I ate it almost every day, thickly (?) shredded and stir fried in olive oil with a little bit of garlic. I salted fearlessly and topped it w/parmesan.
It was very lightly cooked, still crunchy and deLISH.
(Shovel it in cuz that oil is nasty when it cools.)

Should I tell you that I shat olive oil for almost two years? No. I'll keep that to m'self. Old Lady Gall Bladder HATES olive oil now.

I'm still fearless about cabbage though.

Ree said...

So, I have to ask. The Polish galumpkis (fat, short cabbage rolls) or the Arab stuff cabbage (long and lean like stuff grape leaves)?

I'm partial to galumpkis myself, but then, Gramma died, and I've been left with the Arab version.

A cabbage lover.

Anonymous said...

The title of this post had me laughing out loud! :-)

Julie said...

I love some cabbage, no matter if it does smell like baked armpit.

MaryRC said...

i dig cabbage, i love to use it in an asian salad... mmmm.

shredded cabbage, shredded carrots, toasted almonds, chicken, shredded iceberg, rice noodles, mandarin oranges (fresh preferably).

1/2 C oil
1/4 C apple cider vinegar
1/4 C rice vinegar
1/2 C splenda or sugar
1T minced onion
1T toasted sesame seeds
1T poppy seeds

mmmmm good stuff!

this dressing is also good on this star salad.

baby spinach
diced apples
dried cranberries
toasted almonds
diced apples
(chicken is optional, i dont when i make it as a side dish)

try it i triple dog dare ya!

Mrs. Jelly Belly said...

Ooooh...all of these recipes sound fantastic. I'm going to try them all. And you didn't have to dare me, Mary...that's right up my alley.

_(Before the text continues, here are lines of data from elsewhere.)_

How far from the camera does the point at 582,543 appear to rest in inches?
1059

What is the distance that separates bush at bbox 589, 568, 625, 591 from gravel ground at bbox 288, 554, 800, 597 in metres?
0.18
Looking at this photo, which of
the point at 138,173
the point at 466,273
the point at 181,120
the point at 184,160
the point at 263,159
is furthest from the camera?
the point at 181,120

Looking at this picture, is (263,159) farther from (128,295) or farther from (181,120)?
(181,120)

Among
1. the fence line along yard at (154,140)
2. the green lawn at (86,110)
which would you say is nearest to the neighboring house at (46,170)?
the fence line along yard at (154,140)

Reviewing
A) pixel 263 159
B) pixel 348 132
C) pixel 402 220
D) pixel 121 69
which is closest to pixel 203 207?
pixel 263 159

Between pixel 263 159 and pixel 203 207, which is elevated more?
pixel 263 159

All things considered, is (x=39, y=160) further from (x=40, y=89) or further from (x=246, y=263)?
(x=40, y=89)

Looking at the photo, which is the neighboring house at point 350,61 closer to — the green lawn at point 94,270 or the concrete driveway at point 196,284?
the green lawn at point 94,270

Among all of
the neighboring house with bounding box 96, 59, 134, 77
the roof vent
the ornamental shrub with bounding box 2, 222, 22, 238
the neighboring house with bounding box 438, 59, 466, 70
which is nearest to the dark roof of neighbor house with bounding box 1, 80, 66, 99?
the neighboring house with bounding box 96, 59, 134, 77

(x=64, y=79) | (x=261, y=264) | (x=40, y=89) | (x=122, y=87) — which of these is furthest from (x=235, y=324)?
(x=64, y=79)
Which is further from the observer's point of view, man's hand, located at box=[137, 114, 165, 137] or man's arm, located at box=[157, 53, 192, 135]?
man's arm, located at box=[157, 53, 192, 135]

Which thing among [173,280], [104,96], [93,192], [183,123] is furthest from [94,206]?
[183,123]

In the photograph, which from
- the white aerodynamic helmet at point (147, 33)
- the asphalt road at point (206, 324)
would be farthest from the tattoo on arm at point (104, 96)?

Ree - definitely galumpki. My MIL is Polish and makes really good galumpki. And tons of it at a time so she shares. We eat it every single day until it's gone and then cry because we don't have any more.

Tammy Howard said...

We don't have to be told twice to eat cabbage 'round here!

Patty said...

Corned beef and cabbage in the slow cooker is one of hubby's favorites! And I love to gently warm sauerkraut with some caraway seed...yum.

Ree said...

I wanted to grow cabbage this year and make some myself, but I couldn't convince Farmer Mr. Hot to give it a go. More corn! was his cry. ;-)

Maytina said...

But why does everything good for you have to taste like armpit? :P I'm honestly trying to eat more fruits and veggies that fight specific diseases, but man I'm not loving it! Your blog will help though, I'm sure. It never occurred to me to fix cabbage with apples and Splenda! Good call!

Midwest Mommy said...

I am with your hubs. I cannot get past the baked armpit smell, lol.

Theresa said...

I LOVE Cabbage and have it at least once a week. I serve it with chili-cornbread pie.

One can of chili-I use vegetarian chili
One can of mexican corn
Cheese-1 cup or so
One package cornbread mix

You can layer as shown or mix the first two and put on bottom
Mix Cornbread mix and put on top

Bake at 450 for 18 minutes

Serve with cabbage and Simple and Yummy! Check points but about 5 per serving and makes 6 servings...

Brandy said...

I love cabbage but it does smell bad when it's cooked. My favorite is cabbage rolls that my friend's polish mother THAT is good eating.

BetteJo said...

When I was a kid we used to get cole slaw from Brown's chicken that was made with something like a french dressing. So as an adult I found that taking some shredded cabbage and adding some light or fat free french dressing duplicated it perfectly and it tastes SO good! Otherwise, me and cabbage - not really friends.